• SOURCE MATERIAL:
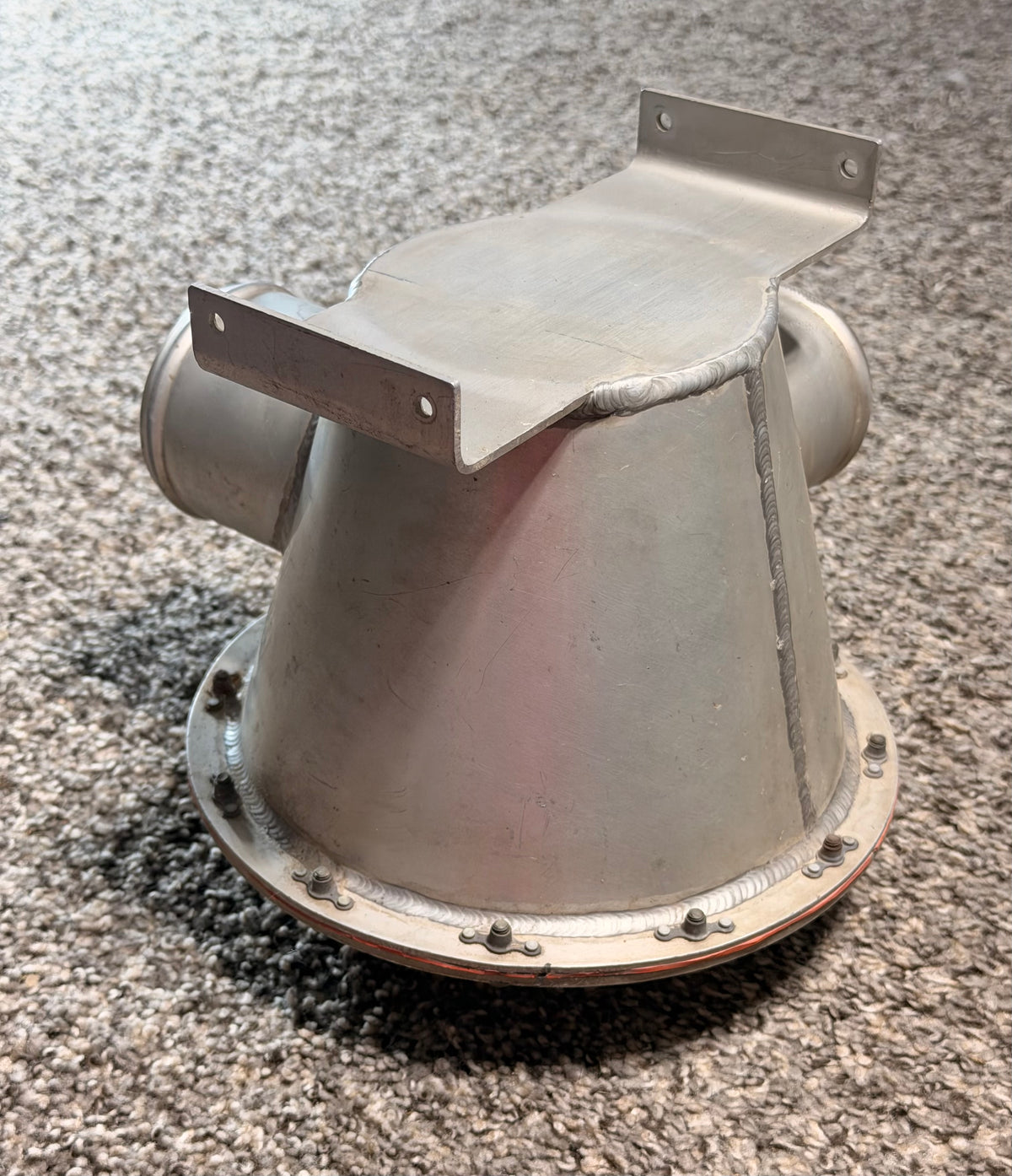880217-15 Aero Commander 690B Exhaust Plenum Assy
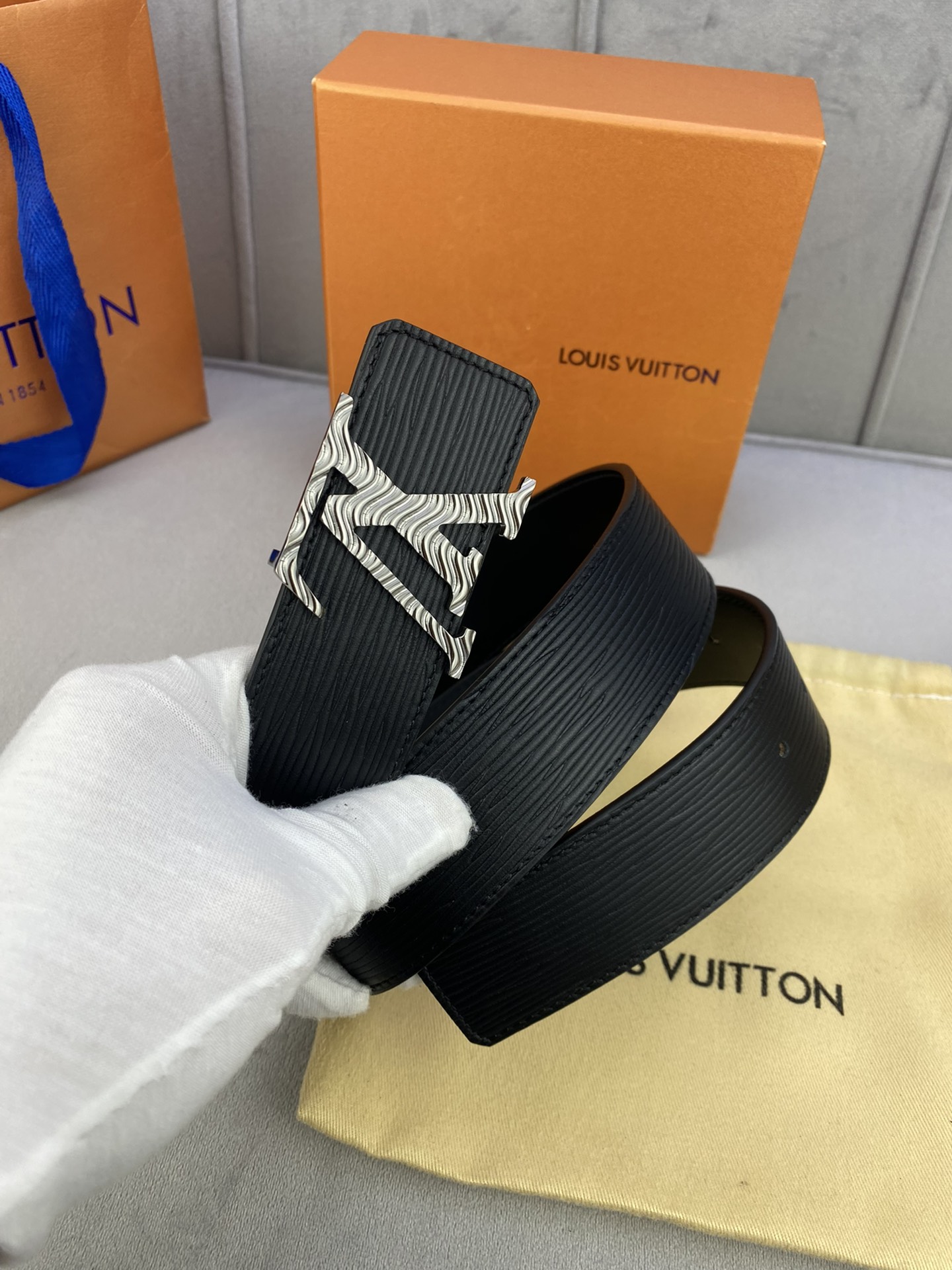 L*ouis V*uitton Belts Top Quality 40MM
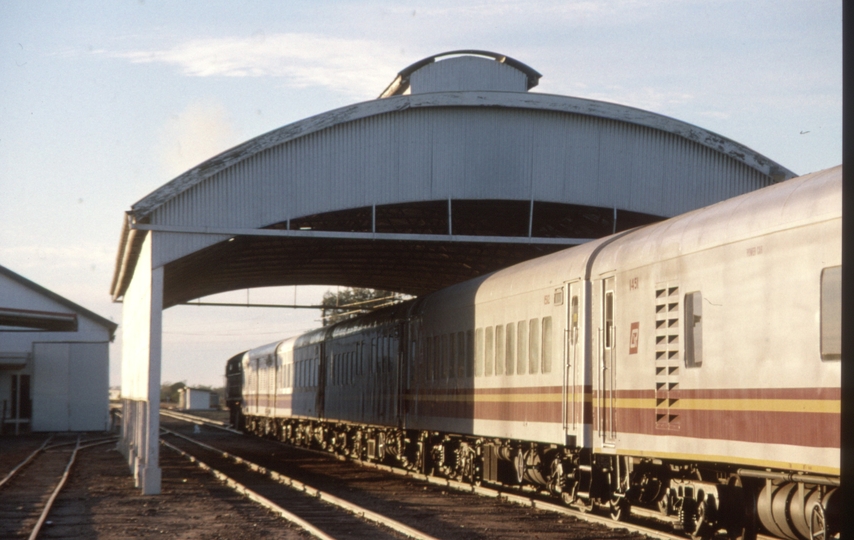 129822: Cunnamulla ARHS Special to Quilpie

• YOUR ASSIGNMENT:
Would you copy out the data exactly, leaving every picture out?

• FINISHED EXERCISE:
880217-15 Aero Commander 690B Exhaust Plenum Assy
 L*ouis V*uitton Belts Top Quality 40MM
 129822: Cunnamulla ARHS Special to Quilpie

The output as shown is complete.